Update: Focus Features has picked up the project for distribution, according to Deadline. Check out the original story below.
They’re expressly meant to entertain paying audiences, so it’s unlikely you think a whole lot about larger effects caused by Jeremy Renner‘s characters in Ghotocol or The Bourne Legacy. (Well, I should say, no matter how much and how desperately the latter tries to come across as a thinking man’s thriller.) Is this, nevertheless, a territory and way of life he’d like to dig into further? Far be it from me to posit what thought goes into his process of selecting a role — save for a series of questions pertaining to Hansel & Gretel: Witch Hunters — but what follows displays some kind of willingness to explore new, darker facets of spy life.
According to Deadline, Renner has been contracted for the starring role in Kill the Messenger, which Michael Cuesta — recently off the feature Roadie, but best-known for work on episodes of Homeland — has been tapped to helm. The true-life tale, as scripted by Parkland writer-director Peter Landesman, revolves around Gary Webb, a man who sparked media attention from a slate of professional work, as well as up to and past his own tragic suicide; as it shook out, the reporter for San Jose Mercury News took his own life after years of personal attacks from the CIA had left him unable to continue a proper journalism career. (Suddenly, jokes about chems don’t hold the same appeal.)
It can all be traced back to Webb’s 1996 piece, “Dark Alliance,” which connected the American-based Nicaraguan drug trade — sales of crack, in particular — with funding for the Iran-Contra struggle, for which the intelligence agency’s own connections to served as a major source of political controversy during the late ’80s. (The public face of that fiasco is now starring in commercials for Call of Duty.) His accusations against the CIA were not of the most inflammatory sort, considering what directions things went in, but it was enough to provoke accusations that would hurt professional ambitions until his final days.
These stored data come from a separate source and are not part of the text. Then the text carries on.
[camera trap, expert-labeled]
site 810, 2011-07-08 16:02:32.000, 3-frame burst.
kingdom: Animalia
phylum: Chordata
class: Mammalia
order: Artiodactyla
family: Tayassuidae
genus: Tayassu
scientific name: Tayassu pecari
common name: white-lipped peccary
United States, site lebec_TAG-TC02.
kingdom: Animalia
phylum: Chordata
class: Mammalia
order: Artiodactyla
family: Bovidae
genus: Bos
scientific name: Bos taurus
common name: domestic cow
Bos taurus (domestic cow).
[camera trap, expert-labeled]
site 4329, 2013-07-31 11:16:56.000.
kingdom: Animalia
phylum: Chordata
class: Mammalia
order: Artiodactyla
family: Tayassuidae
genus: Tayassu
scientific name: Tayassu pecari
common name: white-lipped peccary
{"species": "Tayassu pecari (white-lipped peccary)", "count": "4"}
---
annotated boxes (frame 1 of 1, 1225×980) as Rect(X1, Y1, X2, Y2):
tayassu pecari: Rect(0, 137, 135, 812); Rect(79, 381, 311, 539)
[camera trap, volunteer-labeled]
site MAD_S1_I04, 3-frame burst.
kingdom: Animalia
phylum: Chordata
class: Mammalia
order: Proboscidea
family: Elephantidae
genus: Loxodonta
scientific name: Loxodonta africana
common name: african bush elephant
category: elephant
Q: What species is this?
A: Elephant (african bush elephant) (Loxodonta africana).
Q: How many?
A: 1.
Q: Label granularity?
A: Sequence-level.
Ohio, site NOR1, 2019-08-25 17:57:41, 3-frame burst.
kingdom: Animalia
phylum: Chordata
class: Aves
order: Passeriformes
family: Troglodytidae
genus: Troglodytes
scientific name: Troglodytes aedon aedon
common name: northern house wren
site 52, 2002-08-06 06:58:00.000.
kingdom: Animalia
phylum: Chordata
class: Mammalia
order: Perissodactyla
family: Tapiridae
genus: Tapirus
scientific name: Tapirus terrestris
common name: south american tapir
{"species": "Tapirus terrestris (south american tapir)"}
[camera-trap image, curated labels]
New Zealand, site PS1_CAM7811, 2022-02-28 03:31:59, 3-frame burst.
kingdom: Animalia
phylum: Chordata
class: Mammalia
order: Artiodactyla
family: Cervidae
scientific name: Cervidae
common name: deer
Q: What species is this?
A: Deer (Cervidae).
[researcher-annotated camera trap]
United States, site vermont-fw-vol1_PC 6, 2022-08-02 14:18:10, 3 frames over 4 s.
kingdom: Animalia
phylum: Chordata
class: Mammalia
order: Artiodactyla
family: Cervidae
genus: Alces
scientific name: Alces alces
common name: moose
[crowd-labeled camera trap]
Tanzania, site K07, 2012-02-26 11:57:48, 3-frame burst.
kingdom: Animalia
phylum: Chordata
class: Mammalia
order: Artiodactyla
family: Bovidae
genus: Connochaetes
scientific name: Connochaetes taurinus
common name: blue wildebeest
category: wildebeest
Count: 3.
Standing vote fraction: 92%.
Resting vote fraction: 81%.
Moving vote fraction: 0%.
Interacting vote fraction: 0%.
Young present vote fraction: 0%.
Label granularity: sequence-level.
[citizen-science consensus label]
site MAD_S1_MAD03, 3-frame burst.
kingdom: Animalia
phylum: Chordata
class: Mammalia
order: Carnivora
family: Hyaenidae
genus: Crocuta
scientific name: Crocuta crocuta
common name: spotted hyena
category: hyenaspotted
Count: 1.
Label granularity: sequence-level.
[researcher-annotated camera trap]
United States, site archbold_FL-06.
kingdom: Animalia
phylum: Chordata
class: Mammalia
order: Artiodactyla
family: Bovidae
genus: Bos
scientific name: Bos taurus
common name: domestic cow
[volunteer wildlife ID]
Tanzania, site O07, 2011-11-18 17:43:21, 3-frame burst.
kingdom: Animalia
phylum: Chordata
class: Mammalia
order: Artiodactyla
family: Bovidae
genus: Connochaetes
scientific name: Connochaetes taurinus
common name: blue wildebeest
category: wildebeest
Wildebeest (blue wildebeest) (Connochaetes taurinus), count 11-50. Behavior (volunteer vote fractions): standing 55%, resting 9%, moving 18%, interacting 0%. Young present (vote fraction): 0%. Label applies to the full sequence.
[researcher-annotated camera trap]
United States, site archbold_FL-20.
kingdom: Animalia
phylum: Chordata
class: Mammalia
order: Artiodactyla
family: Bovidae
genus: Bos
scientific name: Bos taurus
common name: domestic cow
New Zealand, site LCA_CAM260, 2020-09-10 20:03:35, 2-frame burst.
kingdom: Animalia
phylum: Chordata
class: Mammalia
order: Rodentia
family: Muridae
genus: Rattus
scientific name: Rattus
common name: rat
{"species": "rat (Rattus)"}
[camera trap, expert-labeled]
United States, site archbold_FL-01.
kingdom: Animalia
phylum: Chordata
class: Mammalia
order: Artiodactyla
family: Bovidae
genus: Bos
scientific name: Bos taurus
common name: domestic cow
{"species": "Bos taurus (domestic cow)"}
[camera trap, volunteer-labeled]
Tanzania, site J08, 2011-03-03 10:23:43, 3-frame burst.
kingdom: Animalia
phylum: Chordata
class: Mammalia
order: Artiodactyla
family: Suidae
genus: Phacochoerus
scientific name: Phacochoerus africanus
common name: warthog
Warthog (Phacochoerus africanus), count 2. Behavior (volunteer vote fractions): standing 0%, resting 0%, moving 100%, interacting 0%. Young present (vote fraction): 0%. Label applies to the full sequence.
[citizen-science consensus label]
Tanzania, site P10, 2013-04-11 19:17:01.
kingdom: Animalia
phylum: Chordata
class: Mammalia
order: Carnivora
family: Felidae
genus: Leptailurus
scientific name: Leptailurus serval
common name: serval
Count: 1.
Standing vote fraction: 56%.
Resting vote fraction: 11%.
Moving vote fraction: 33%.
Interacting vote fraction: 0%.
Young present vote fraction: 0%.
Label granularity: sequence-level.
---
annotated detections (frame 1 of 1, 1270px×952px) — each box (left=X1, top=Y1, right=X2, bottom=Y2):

The narrative content of which is good for Renner, an actor who, despite some good work here or there, has been unable to bite into truly solid roles since The Hurt Locker a few years back. While it’s all for naught if the screenplay doesn’t have anything at its center, Landesman‘s use of “Dark Alliance” itself and, furthermore, Nick Schou‘s well-regarded Kill the Messenger for his template could make a noticeable difference; the quality of the writing remains to be seen, but veracity should be expected. All in all, this sounds like a project with the potential for greatness, so it goes without saying that this writer’s fingers are crossed that it coalesces without much of a hiccup.
Renner‘s The Combine and Scott Stuber‘s Bluegrass are producing, which will allow Cuesta to begin rolling cameras on Kill the Messenger this summer.
Does this sound like a good next step for Renner?